[Exercise passage]
I have expressed similar to others in private mail .


Poetry and patterjack

In my long experience of teaching literature I have probably had more failures than successes in working with poetry , individual poems and sometimes poets . However , I will stick my neck out and try to deal rationally with what is at base a subject fraught with emotion.

Some personal stories first as a background , the relevance of which will I hope become apparent later.

In primary school for instance I remember being taught Daffodils by Wordsworth . I need to point out that where , while travelling in Ireland , I actually saw that physical host of golden daffodils , it is something that you would be hard put to find in Australia . What was the point of teaching me something totally irrelevant to my way of life, and moreover suggesting that it was a thing of beauty far beyond the nature of Australia ? The nearest I got to that native beauty was hearing Dorothea Mackellar's My Country . The riproaring Bush Ballads were looked down upon . We got instead something more melancholy , like Shirley's Death the Leveller , great fare for an eleven year old !

I found for myself in a couple of childrens' annuals such poems as Vitae Lampada , The Fighting Temeraire and Drake's Drum , and the odd poem by Masefield , and thus was suitably indoctrinated into the Australian cultural cringe before the Empire's magnificence. There were no Jindyworobaks to adulterate it . Thank goodness for Shakespeare in my early High School years.

The real breakthrough for me , although I did not realise it at the time , came in my Fourth Year. Our lady English teacher asked which poem we would like to deal with from our set anthology. There was a teacher in the school called Mr Khan , so a couple of the more boisterous lads demanded that we read Kubla Khan .

I had no idea what it meant , but it took me and shook me to the core . It was not for years that I came to the realisation that it was a poem about poetry . Its influence stayed with me , and though I dealt with Australian poets ( once again very much under the influence of their English predecessors ) for my last High School examinations , the underlying effect remained even in my University years.

To digress for a moment to my second story . Years later still , lecturing in literature at a Teachers' College , I met up with an old acquaintance who had left the college scene to become an inspector of schools . He told me of a school where he had been inspecting , and of a primary class that was totally enthusiastic about poems and poetry , albeit of children's verse standard , not like what I had been taught. However , they would write , quote , talk about poetry for as long as he wished . The teacher was happy for them to do so.

My friend had to return the next year , and saw the same group of children who had advanced once class and had a different teacher . After sitting through two days of lessons , my friend asked whether there would be a poetry lesson , to be told :Oh these children don't like poetry .

Draw your own conclusion.

I think it is time that I put forward some of my own views on what makes poetry . This is a formidable task , and many a critic has stumbled over it. Thus I beg forbearance for what are essentially purely personal views .

First , let us look at the process of poetry writing .

Suppose a person is inspired to write a poem about a particular object . I use the word object here in its widest possible application : an actual thing or person ; an abstract emotion ; a rational idea to be explored. Whatever , let us accept that there is an object.

No two people ever see the same object . Ask me to imagine a tree and I immediately think of the tree I wrote of in Maternal Grandfather . You , the reader have never seen it , and so you would imagine your own tree .
[/Exercise passage]
[Information shown]
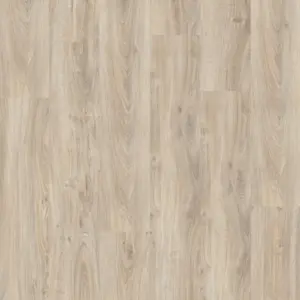 Tarkett ID Inspiration 70 CLASSICS - 24502012 CLASSICS - English Oak - Grege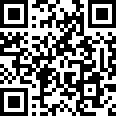 QRコード https://mirunuku.net/?cid=jul00628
[/Information shown]
> Study questions:
1. In the poetry essay, which poem did the boisterous lads in Fourth Year demand that the class read?
2. Reproduce the poetry essay starting at "Draw your own" and ending at "personal views .", swapping "formidable" for "daunting".

> Set of answers:
1. Kubla Khan

2.
Draw your own conclusion.

I think it is time that I put forward some of my own views on what makes poetry . This is a daunting task , and many a critic has stumbled over it. Thus I beg forbearance for what are essentially purely personal views .